After months of covert leaflet-distribution – through letterboxes at night, through the mail from different towns and cities (using stamps bought a few at a time from scattered post offices, and addresses drawn at random from directories) – this last act seems rash. Perhaps Sophie almost wanted to be caught: she had said, ‘So many people have died for this government, it’s time someone died against it.’ Perhaps, among like-minded students and professors, they felt briefly safe. They were not: they were imprisoned, tried (by Hitler’s notorious ‘hanging judge’, the hostile and unbalanced Roland Freisler), and beheaded on February 22. Hans was 25, Sophie 22.

Despite the Scholls’ repeated assertions that they alone were responsible, their friends were also punished with prison or death. Kurt Huber was executed on July 13. His purpose, he wrote, had been ‘to rouse students not to any act of violence but to insight into the existing evils in political life. A return to clear moral principles, a constitutional state and mutual trust among people: this is not an illegal aim, it means the restoration of legality’.

In 1953 a memorial ceremony was held for the White Rose. The German president said: ‘The courageous death of these young people, who pitted integrity of mind and courage to voice the truth against empty rhetoric and the lie, became a victory at the moment when their life was cut off.’

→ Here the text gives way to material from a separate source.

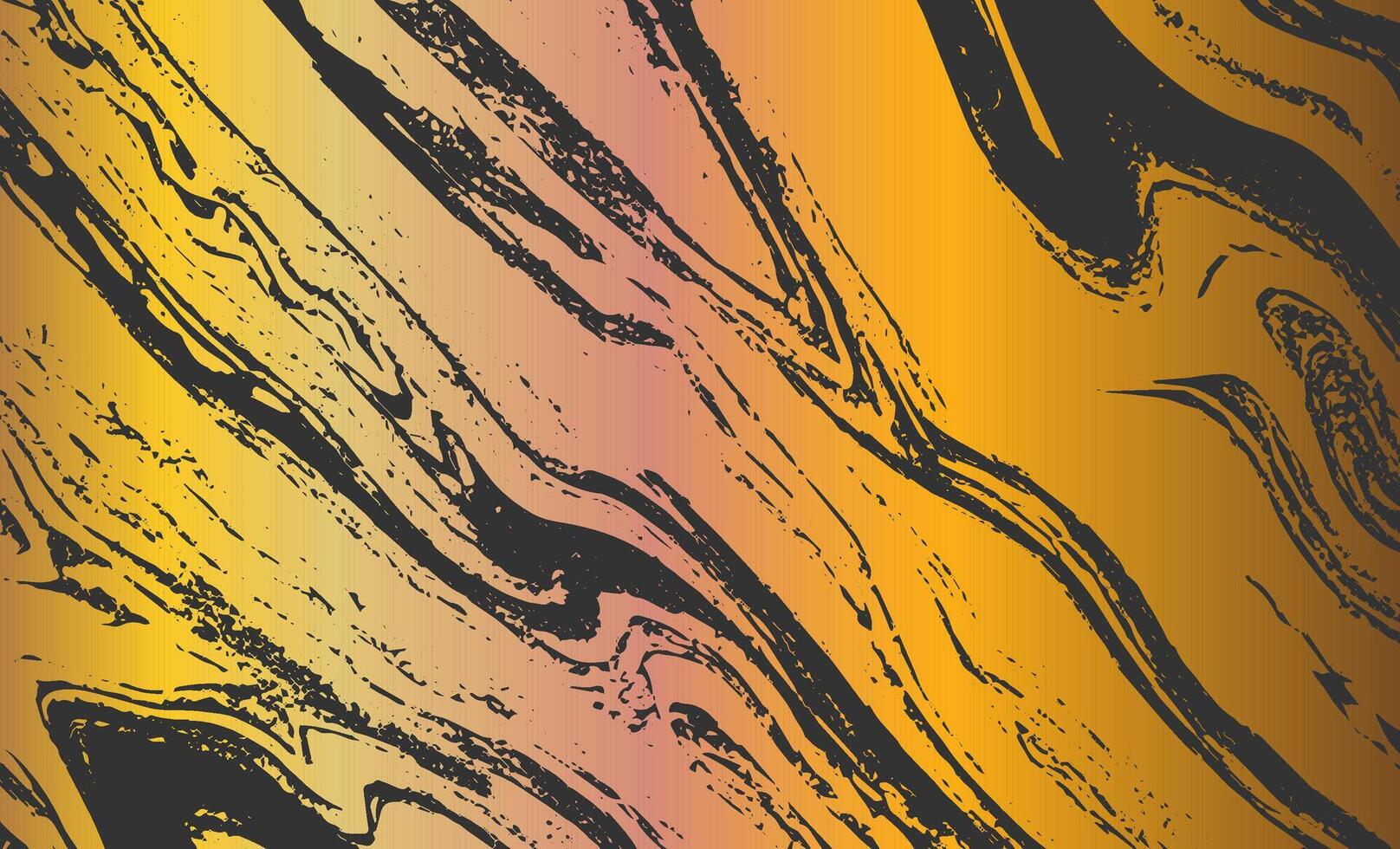 a gold and black marble background with a black and gold design vector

Outside the university, squares have been named after the Scholls and Kurt Huber. The floor of the university courtyard has been re-tiled, with images of the leaflets that had lain there incorporated into the design. In Hamburg, one of several cities to which the White Rose movement spread, Sophie has a street named after her. Their graves are well-tended, planted with white roses.

Hans’ last words before his execution were ‘Long live freedom’. At her trial Sophie said, ‘What we said and wrote is what many people are thinking. Only they don’t dare to say it’.